Landrieu, Cassidy Simultaneously Push Keystone XL Approval Ahead Of Runoff Election
Louisiana Democratic Sen. Mary Landrieu took to the Senate floor Wednesday to ask for unanimous consent to vote on the Keystone XL pipeline Thursday in an effort to shore up support before her upcoming runoff election.
While Landrieu was promoting her bill to approve the pipeline on the Senate floor, her Republican opponent Rep. Bill Cassidy announced his own Keystone bill.
The Keystone vote by Landrieu and Cassidy comes before the candidates compete in a runoff election in December. Cassidy has been trying to paint Landrieu as an ineffective legislator and tie her to President Obama’s economic agenda.
“The House has passed legislation to expedite the construction of the Keystone XL pipeline eight times,” Cassidy said in a statement. “The Senate did not consider any of the eight. I will now pass a bill identical to the bill the Senate is said to consider to push this issue forward.”
“If the Senate also passes the bill it can go straight to the President’s desk for signature,” Cassidy added. “It is easy to wonder if the Senate is only considering this because of politics… When I’m on the Senate Energy Committee next year, I will work to ensure the President follows the law and allows the construction of this pipeline.”
Landrieu faces bleak reelection prospects and likely sees the pipeline as a way to boost her support among Louisianans, many of whom are employed in the oil and natural gas industry. It would also be a way for Landrieu to distance herself from President Obama, who has bashed the pipeline’s economic benefits and refused to approve the project for years.
Landrieu bringing up the bill now could also steal thunder from Republicans before they take control of both houses of Congress in January.
“If people are going hide, they’re going to have a hard time,” she added. “We already have enough votes to pass this… Every single Republican in this chamber is a cosponsor of the bill that I’m going to ask unanimous consent.”
Citing the startling success of North Dakota’s oil industry, Landrieu argued that Keystone XL pipeline would move the U.S. economy forward and benefit the middle class. Landrieu was joined by Democratic Sens. Jon Tester of Montana, Joe Manchin of West Virginia and Heidi Heitkamp of North Dakota — all of whom support the pipeline’s approval.
“Everybody benefits,” Manchin said, also pointing to the environmental and safety benefits of moving oil by pipeline.
“Shipping oil by pipeline is the safest way to ship it. That is a fact,” Tester said on the Senate floor.
Keystone XL has once again hit the top of the political agenda after Republicans swept Democrats out of power in the national election earlier this month. Republicans promised to pass a bill approving the pipeline when they take control of the Senate next year.
Pushing a Keystone vote now would also rob Senate Republicans the chance to vote on other environment amendments on Landrieu’s bill or attach their own amendments.
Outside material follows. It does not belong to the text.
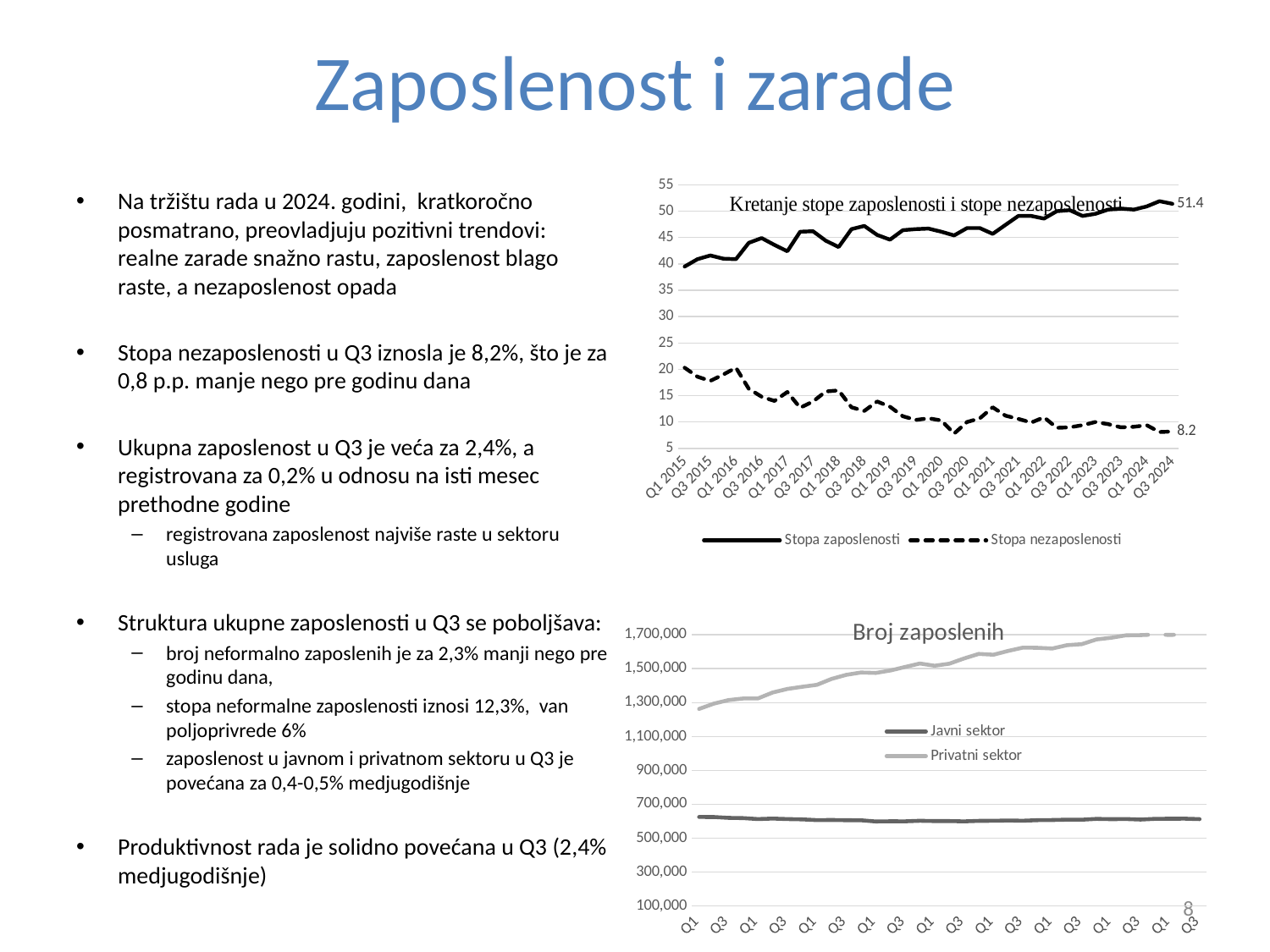
In the chart titled "Broj zaposlenih", which series has higher values, Javni sektor or Privatni sektor? Privatni sektor What kind of chart is the chart titled "Broj zaposlenih"? line chart In the chart titled "Kretanje stope zaposlenosti i stope nezaposlenosti", what is the difference between the two labelled end values, 51.4 and 8.2? 43.2 In the chart titled "Kretanje stope zaposlenosti i stope nezaposlenosti", which series is drawn with a dashed line? Stopa nezaposlenosti In the chart titled "Broj zaposlenih", is the Javni sektor series greater or less than 900,000 throughout the period? less In the chart titled "Kretanje stope zaposlenosti i stope nezaposlenosti", what is the last labelled value of the Stopa zaposlenosti series? 51.4 In the chart titled "Kretanje stope zaposlenosti i stope nezaposlenosti", what is the last labelled value of the Stopa nezaposlenosti series? 8.2 In the chart titled "Broj zaposlenih", how many series does the legend list? 2 In the chart titled "Kretanje stope zaposlenosti i stope nezaposlenosti", does the Stopa zaposlenosti series rise or fall from Q1 2015 to Q3 2024? rise In the chart titled "Kretanje stope zaposlenosti i stope nezaposlenosti", how many series does the legend list? 2 In the chart titled "Kretanje stope zaposlenosti i stope nezaposlenosti", does the Stopa nezaposlenosti series rise or fall from Q1 2015 to Q3 2024? fall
But even if a Keystone bill makes it out of Congress and makes it to Obama’s desk, it’s unclear if he will sign it into law. Obama said after the Republican electoral landslide that he would let the process play out on Keystone.
“Keystone I just consider as one small aspect of a broader trend that’s really positive for the American people,” Obama told reporters. “There’s an independent process that’s moving forward, I’m going to let that process play out.”
“Is this going to be good for the American people?” Obama asked. “Is this going to be good for the pocketbook? Is it actually going to create jobs? Is it actually going to reduce gas prices that are coming down? And is it going to be on net something that doesn’t increase climate change that we’re going to have to grapple with?”
Keystone has been delayed for more than six years as the State Department considers whether or not the project is in the national interest. The Department has said the pipeline would be environmentally friendly and have little impact on the climate, but environmentalists have fought the project.
Pipeline supporters, however, argue that delaying the pipeline only hurts the middle class who would benefit from gasoline prices and jobs from more oil flowing into the country.
“It is shameful. It is wrong, and it must stop today,” Landrieu said on the Senate floor.